What to produce:
Please copy the listing below word for word, leaving out the pictures.

Task input:
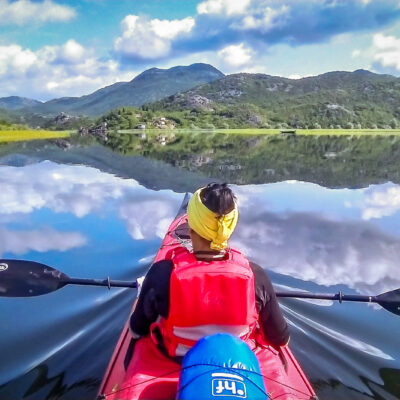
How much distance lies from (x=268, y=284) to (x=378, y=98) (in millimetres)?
204178

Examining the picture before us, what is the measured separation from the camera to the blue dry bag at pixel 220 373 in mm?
2375

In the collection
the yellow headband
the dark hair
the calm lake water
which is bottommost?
the calm lake water

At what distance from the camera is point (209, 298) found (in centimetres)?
293

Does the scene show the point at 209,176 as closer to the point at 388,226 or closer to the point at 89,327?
the point at 388,226

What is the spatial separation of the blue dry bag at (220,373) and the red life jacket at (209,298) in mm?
287

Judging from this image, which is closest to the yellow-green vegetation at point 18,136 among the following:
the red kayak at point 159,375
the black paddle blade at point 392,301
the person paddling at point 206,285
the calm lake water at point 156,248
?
the calm lake water at point 156,248

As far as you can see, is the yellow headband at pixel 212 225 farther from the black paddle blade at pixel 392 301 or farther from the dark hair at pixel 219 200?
the black paddle blade at pixel 392 301

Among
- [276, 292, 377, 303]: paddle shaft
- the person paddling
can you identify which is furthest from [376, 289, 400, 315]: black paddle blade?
the person paddling

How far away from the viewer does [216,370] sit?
2.47 meters

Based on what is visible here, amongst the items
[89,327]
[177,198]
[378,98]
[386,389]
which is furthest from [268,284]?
[378,98]

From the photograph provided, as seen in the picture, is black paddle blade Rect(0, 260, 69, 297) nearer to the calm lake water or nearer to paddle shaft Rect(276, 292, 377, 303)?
the calm lake water

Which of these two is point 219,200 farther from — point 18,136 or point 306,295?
point 18,136

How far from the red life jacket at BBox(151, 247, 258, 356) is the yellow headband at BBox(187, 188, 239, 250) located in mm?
134

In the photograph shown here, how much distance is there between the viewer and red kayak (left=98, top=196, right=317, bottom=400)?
300 centimetres
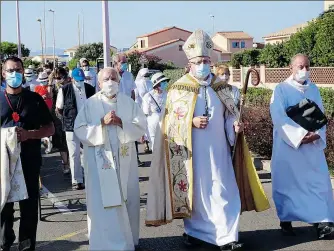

Solution to the exercise:
How much distance lies from (x=268, y=284) to (x=378, y=98) (in millimetres)?
204178

Examining the picture before us, what is the measured separation from the camera to the blue dry bag at pixel 220 373 in mm?
2375

In the collection
the yellow headband
the dark hair
the calm lake water
which is bottommost?
the calm lake water

At what distance from the camera is point (209, 298) found (in centimetres)?
293

Does the scene show the point at 209,176 as closer to the point at 388,226 or closer to the point at 89,327?
the point at 388,226

What is the spatial separation of the blue dry bag at (220,373) and the red life jacket at (209,298) in mm?
287

Judging from this image, which is closest to the yellow-green vegetation at point 18,136 among the following:
the red kayak at point 159,375
the black paddle blade at point 392,301
the person paddling at point 206,285
the calm lake water at point 156,248
?
the calm lake water at point 156,248

As far as you can see, is the yellow headband at pixel 212 225 farther from the black paddle blade at pixel 392 301 or farther from the dark hair at pixel 219 200?
the black paddle blade at pixel 392 301

Among
- [276, 292, 377, 303]: paddle shaft
- the person paddling
can you identify which is furthest from [376, 289, 400, 315]: black paddle blade?
the person paddling

How far away from the viewer does [216,370] sit?
2.47 meters

Based on what is visible here, amongst the items
[89,327]
[177,198]
[378,98]
[386,389]
which is furthest from [268,284]?
[378,98]

From the photograph provided, as seen in the picture, is black paddle blade Rect(0, 260, 69, 297) nearer to the calm lake water or nearer to paddle shaft Rect(276, 292, 377, 303)?
the calm lake water

Which of these two is point 219,200 farther from — point 18,136 or point 306,295?
point 18,136

How far from the red life jacket at BBox(151, 247, 258, 356) is the yellow headband at BBox(187, 188, 239, 250) located in mm?
134

In the photograph shown here, how much distance is there between the viewer and red kayak (left=98, top=196, right=317, bottom=400)?
300 centimetres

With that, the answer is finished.